Print the material below exactly as it appears, but leave out the pictures.

Start of Material for this task

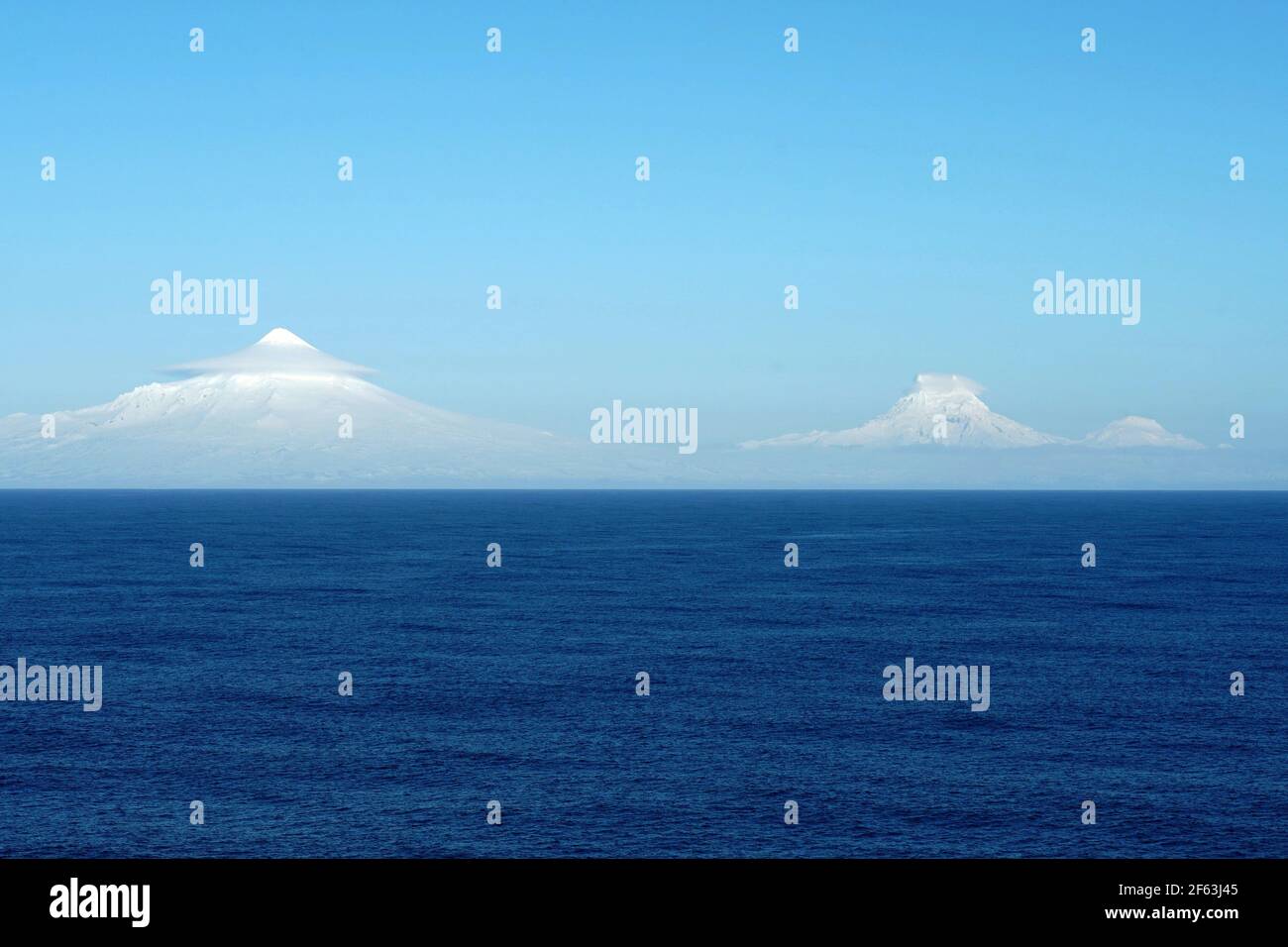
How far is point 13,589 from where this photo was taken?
147 metres

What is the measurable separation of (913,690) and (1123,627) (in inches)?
1659

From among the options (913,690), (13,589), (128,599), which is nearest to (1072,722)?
(913,690)

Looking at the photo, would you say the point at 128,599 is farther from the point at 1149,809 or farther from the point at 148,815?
the point at 1149,809

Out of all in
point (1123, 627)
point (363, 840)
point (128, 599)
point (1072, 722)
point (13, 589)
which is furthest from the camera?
point (13, 589)

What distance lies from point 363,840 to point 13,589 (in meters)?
115

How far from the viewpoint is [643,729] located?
2899 inches

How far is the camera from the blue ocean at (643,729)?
2140 inches

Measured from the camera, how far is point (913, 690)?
85438 mm

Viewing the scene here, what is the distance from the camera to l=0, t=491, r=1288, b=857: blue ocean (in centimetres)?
5434
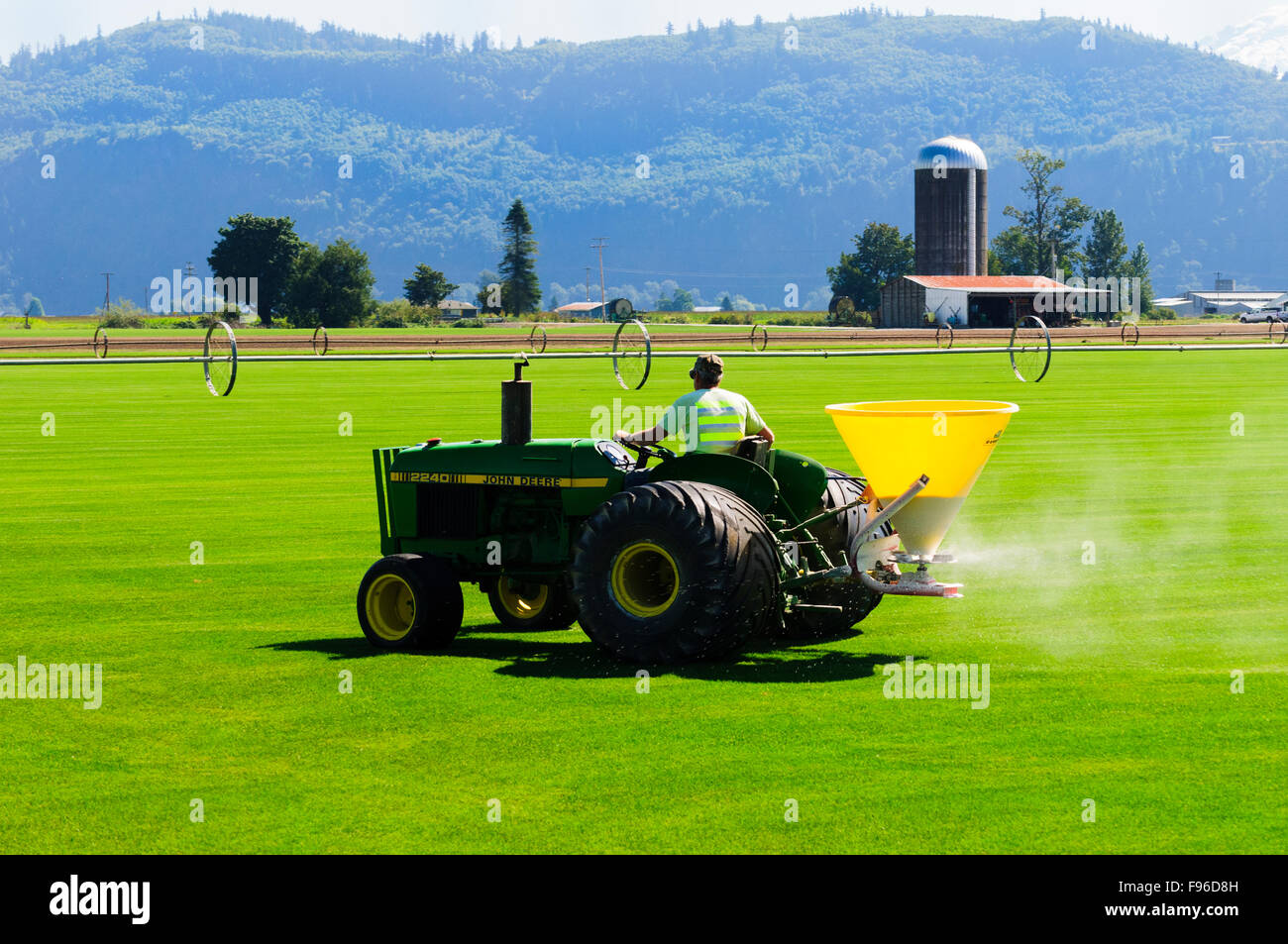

End of Material for this task

**Written answer:**
How far is point 13,589 from where this photo was taken?
147 metres

What is the measurable separation of (913,690) and (1123,627) (in inches)?
1659

From among the options (913,690), (13,589), (128,599), which is nearest to (1072,722)?
(913,690)

Looking at the photo, would you say the point at 128,599 is farther from the point at 1149,809 or farther from the point at 148,815?
the point at 1149,809

Out of all in
point (1123, 627)
point (363, 840)
point (128, 599)
point (1072, 722)
point (13, 589)
which is furthest from the camera?
point (13, 589)

What distance lies from point 363,840 to point 13,589 (in meters)?
115

How far from the viewpoint is [643,729] located?
2899 inches

How far is the camera from the blue ocean at (643,729)?
2140 inches

Measured from the camera, how far is point (913, 690)?
85438 mm

Viewing the scene here, what is the distance from the camera to l=0, t=491, r=1288, b=857: blue ocean (in centimetres)?
5434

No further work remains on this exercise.